As one of the chief organizers of field trips to the museum, Oh Wow senior edutainer Kelli Young couldn’t agree more. There’s no age too early to start teaching kids about coding.

“If they can work an iPad, get them started. I see kids walking through the store maneuvering through YouTube. If you can work a cellphone at 3 or 4, we’ll teach you how to code,” she says with a laugh.

Beyond just coding skills, students in the Hour of Code classes also pick up skills that will be valuable with whatever they do in life.

“Not only is there a social piece where you can talk to an adult about what’s going on, but it’s also working on hands-on skills. It helps with hand-eye coordination,” Young says. “As they grow up and go to school, these are the things they’re going to be doing, so this starts them early.”

As their son Joshua figures out a way to navigate R2-D2 to Luke Skywalker a few feet away, James and Kim Meckley are excited by his interest in coding. Both are educators with the Trumbull County Educational Service Center.

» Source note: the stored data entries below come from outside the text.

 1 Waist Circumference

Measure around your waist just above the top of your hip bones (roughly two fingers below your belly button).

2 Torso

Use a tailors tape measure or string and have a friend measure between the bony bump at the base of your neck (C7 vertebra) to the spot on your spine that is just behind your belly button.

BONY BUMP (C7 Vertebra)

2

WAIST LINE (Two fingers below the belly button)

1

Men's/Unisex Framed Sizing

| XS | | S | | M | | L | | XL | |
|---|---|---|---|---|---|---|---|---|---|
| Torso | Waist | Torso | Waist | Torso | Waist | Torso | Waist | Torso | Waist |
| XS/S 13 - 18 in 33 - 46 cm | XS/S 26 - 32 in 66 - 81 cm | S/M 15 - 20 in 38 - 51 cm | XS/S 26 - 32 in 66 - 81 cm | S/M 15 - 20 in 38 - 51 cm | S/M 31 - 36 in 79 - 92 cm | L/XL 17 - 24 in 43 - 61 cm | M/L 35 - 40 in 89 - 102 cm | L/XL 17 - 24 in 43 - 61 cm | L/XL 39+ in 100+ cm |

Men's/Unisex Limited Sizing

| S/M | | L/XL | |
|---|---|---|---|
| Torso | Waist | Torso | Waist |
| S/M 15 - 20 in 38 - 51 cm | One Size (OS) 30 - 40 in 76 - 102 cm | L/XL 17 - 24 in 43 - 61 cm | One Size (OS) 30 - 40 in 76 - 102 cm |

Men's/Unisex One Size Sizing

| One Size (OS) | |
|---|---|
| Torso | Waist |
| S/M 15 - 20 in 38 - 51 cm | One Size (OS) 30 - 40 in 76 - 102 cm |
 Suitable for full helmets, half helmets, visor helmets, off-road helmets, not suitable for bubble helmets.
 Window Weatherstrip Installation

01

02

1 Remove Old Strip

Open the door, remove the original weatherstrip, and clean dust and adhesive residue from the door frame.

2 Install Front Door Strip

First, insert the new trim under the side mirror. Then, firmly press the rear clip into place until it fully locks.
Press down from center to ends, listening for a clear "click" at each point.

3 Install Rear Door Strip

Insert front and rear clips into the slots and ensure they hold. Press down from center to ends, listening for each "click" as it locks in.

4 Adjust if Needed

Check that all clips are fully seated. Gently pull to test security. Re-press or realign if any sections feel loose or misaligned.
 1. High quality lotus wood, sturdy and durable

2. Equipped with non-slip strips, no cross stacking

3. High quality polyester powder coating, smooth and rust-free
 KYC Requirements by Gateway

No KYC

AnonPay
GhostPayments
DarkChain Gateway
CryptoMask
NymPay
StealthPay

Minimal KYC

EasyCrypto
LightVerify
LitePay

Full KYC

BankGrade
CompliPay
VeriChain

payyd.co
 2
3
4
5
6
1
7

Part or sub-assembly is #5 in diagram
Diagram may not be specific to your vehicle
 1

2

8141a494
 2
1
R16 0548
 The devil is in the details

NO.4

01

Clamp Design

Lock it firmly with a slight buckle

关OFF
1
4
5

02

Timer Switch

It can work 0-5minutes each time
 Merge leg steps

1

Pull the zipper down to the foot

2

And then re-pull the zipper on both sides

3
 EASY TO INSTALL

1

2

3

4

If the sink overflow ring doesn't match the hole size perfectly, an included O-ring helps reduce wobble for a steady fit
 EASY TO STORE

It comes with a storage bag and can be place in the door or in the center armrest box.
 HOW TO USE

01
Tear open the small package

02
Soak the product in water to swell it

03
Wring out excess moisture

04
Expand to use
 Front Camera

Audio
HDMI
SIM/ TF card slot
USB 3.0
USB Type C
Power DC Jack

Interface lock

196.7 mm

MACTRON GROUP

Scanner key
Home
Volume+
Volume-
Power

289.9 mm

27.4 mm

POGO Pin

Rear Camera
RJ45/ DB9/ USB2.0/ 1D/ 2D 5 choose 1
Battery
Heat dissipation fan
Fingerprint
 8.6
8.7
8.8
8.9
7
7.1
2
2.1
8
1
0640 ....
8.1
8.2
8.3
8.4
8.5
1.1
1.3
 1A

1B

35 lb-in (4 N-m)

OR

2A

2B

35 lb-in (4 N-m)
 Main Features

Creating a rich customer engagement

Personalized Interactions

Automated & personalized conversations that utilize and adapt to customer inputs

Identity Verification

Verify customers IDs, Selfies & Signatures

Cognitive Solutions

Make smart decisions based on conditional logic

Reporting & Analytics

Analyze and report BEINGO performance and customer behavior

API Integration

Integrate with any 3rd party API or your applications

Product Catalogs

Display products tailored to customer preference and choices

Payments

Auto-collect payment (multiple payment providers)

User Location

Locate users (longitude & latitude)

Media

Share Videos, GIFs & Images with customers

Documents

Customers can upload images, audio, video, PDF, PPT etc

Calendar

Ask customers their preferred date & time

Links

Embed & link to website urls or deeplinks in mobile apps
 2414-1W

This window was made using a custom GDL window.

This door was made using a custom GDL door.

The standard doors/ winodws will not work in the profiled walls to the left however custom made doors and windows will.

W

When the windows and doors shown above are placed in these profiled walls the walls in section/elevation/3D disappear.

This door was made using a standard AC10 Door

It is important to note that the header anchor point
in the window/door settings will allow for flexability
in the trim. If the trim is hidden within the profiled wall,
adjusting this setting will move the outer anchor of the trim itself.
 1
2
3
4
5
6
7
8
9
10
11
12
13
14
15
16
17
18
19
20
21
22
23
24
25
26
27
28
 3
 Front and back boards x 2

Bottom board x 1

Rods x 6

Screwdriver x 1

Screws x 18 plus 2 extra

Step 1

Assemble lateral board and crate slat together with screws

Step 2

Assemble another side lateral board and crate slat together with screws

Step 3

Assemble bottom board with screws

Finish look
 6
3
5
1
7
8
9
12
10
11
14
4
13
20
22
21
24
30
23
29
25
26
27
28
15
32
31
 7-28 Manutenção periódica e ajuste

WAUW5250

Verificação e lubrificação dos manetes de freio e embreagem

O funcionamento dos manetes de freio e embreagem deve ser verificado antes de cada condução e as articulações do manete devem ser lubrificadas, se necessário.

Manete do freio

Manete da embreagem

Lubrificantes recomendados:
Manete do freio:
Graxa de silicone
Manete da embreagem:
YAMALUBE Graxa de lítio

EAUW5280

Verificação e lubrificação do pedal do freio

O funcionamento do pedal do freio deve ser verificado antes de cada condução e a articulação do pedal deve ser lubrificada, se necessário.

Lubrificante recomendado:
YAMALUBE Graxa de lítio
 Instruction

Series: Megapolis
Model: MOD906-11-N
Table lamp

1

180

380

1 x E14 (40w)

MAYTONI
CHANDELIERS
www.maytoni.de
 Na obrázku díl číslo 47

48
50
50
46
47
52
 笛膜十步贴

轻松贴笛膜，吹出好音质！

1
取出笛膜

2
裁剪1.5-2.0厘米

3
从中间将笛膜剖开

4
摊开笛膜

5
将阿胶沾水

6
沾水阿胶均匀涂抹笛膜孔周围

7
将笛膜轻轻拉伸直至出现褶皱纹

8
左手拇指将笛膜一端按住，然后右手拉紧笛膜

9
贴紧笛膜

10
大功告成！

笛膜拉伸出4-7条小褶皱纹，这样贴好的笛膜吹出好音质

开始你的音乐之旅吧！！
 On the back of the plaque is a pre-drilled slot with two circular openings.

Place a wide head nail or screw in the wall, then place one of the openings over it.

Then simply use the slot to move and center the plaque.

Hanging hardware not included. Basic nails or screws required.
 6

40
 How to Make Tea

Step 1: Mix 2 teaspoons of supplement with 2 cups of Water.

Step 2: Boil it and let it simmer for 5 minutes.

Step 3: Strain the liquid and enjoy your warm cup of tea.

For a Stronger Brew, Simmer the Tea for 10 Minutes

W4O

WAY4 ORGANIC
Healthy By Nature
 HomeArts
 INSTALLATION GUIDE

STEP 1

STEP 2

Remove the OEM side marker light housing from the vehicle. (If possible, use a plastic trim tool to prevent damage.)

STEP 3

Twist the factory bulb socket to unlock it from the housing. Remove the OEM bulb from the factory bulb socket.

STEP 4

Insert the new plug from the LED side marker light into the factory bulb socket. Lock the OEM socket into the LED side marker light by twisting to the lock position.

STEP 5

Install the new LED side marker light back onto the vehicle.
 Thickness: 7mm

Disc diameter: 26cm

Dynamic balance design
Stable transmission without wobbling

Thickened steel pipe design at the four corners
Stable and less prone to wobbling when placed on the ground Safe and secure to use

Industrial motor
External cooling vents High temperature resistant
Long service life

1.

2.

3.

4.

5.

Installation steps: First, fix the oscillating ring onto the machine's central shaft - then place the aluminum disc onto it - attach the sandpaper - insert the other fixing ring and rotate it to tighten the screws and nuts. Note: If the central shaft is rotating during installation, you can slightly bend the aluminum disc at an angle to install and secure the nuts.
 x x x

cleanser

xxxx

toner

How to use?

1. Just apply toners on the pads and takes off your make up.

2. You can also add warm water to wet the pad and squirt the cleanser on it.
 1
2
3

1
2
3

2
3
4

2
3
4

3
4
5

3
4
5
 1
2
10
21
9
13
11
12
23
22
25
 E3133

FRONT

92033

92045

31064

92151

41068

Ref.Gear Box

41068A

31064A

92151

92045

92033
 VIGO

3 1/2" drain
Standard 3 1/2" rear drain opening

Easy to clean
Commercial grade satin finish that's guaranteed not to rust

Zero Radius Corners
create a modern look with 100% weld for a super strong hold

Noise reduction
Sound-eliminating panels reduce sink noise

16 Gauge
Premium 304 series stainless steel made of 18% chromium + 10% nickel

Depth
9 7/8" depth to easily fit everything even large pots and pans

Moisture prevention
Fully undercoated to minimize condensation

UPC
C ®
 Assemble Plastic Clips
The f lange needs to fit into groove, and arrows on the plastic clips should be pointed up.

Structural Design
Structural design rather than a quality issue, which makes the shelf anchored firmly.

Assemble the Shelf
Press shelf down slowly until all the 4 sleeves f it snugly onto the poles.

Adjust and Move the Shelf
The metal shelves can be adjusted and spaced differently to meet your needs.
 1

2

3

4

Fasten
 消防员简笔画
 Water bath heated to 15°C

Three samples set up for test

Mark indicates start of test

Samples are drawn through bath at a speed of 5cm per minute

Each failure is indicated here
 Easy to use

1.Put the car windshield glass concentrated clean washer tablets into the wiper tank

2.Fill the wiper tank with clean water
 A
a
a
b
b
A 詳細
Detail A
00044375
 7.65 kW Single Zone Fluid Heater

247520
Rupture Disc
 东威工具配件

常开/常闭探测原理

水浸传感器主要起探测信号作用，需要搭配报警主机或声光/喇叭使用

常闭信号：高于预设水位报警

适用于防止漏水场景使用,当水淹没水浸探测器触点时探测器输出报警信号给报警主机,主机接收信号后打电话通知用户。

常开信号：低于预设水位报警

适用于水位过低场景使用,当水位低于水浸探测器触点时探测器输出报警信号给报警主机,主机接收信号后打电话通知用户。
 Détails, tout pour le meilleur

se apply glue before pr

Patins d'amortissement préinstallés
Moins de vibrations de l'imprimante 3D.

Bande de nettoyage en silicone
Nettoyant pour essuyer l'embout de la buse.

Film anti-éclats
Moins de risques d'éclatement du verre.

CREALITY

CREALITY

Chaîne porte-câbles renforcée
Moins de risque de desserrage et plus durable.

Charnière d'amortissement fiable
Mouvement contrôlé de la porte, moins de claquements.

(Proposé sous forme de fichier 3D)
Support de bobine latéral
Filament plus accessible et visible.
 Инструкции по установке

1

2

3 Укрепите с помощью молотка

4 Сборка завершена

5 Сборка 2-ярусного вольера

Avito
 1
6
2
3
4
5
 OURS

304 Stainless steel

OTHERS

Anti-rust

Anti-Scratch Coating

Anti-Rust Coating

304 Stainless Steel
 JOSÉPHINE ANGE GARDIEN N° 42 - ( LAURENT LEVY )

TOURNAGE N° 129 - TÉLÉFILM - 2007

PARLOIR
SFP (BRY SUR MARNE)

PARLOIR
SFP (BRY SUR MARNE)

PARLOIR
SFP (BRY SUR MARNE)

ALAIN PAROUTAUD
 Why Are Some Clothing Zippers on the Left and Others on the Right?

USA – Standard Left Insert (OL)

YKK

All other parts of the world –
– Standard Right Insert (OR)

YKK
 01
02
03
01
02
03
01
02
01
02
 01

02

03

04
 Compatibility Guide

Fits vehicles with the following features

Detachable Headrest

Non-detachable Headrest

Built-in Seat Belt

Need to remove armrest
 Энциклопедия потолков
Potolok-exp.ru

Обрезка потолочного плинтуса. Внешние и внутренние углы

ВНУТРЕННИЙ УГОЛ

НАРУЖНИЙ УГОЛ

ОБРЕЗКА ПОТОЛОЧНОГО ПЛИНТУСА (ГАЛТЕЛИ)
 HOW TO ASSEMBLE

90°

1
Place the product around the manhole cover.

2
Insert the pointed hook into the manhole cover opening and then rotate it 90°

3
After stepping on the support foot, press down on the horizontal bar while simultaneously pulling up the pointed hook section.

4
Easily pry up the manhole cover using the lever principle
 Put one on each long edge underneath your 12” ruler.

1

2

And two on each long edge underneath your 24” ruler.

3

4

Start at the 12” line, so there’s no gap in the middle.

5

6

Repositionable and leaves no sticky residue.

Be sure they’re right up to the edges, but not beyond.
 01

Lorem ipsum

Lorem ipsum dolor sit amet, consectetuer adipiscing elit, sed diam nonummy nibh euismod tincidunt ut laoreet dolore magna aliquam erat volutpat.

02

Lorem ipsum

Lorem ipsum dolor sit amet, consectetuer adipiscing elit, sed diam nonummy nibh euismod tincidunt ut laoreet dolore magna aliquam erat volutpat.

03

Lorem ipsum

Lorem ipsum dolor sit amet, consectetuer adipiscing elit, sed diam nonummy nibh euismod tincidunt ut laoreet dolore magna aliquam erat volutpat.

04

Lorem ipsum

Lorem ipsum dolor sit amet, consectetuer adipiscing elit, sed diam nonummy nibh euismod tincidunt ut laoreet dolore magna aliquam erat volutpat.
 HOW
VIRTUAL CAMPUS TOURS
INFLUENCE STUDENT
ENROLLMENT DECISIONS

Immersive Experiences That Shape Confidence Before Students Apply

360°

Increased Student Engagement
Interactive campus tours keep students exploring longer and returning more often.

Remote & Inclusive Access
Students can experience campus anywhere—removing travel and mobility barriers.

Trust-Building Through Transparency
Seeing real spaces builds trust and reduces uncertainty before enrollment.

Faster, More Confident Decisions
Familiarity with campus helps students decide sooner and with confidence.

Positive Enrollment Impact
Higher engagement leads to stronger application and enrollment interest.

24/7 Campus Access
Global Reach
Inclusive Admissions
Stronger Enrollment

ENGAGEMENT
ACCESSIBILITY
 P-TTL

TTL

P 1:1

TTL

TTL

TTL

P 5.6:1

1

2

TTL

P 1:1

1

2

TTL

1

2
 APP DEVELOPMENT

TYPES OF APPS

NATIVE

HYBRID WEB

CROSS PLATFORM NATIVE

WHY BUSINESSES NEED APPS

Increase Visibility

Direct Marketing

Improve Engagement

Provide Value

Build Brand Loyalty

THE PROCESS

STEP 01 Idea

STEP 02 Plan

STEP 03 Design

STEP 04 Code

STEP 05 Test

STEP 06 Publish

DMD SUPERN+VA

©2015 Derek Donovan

“Anything that’s learning based, we are 100% supportive of,” James Meckley says.

And while the steps are basic in the Function Junction space of Oh Wow, there’s no reason to think that it’ll stop when the family leaves the museum, Kim Meckley adds.

“He is very much into the coding and all the programming stuff. He loves it,” she says. He likes making things move and learning how to build stuff. As he’s gotten older, he’s just gotten more into it.” 

Pictured: FactSet content quality manager Shanna Chasebi, right, helps Norah and Gavin Anderson with the Code.org coding program while mom Talia watches.